Data provided —
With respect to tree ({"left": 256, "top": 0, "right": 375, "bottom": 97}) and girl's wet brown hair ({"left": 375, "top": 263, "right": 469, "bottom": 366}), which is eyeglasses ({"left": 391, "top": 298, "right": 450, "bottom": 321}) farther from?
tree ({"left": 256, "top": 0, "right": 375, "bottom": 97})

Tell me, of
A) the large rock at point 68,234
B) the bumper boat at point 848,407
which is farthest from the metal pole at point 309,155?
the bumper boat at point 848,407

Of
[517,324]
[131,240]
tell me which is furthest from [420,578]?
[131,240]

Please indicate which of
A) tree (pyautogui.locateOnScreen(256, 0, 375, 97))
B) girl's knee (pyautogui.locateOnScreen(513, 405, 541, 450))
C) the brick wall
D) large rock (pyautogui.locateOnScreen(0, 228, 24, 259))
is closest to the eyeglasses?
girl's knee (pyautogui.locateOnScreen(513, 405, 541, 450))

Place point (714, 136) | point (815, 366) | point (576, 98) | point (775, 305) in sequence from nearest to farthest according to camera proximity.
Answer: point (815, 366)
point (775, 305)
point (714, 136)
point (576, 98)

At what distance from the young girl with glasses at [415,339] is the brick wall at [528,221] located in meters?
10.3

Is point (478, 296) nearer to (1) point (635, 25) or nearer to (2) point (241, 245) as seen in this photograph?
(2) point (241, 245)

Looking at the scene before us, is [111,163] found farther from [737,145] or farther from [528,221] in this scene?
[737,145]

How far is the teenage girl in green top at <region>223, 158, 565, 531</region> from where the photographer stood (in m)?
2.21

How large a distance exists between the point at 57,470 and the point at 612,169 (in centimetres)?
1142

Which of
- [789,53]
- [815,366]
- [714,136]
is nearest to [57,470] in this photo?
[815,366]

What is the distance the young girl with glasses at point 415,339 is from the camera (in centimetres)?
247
--
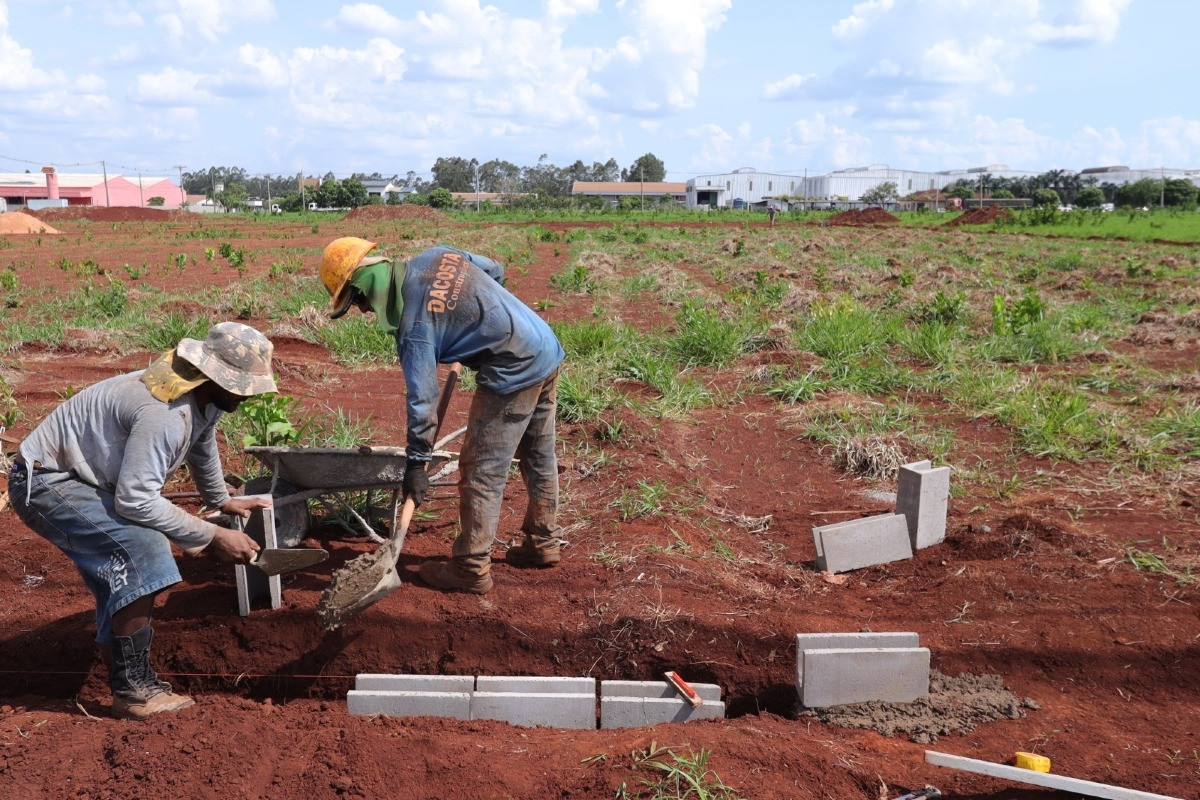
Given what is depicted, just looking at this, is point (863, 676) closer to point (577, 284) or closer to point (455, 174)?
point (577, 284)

Given instruction — Renumber the lines from the one containing "Please indicate which of" through the one containing "is closest to the eyeglasses?" as a numbered list, skipping any blank lines.

Exercise response —
1. Please indicate which of
2. A) tree (pyautogui.locateOnScreen(256, 0, 375, 97))
3. B) girl's knee (pyautogui.locateOnScreen(513, 405, 541, 450))
4. C) the brick wall
5. D) large rock (pyautogui.locateOnScreen(0, 228, 24, 259))
6. is closest to the eyeglasses?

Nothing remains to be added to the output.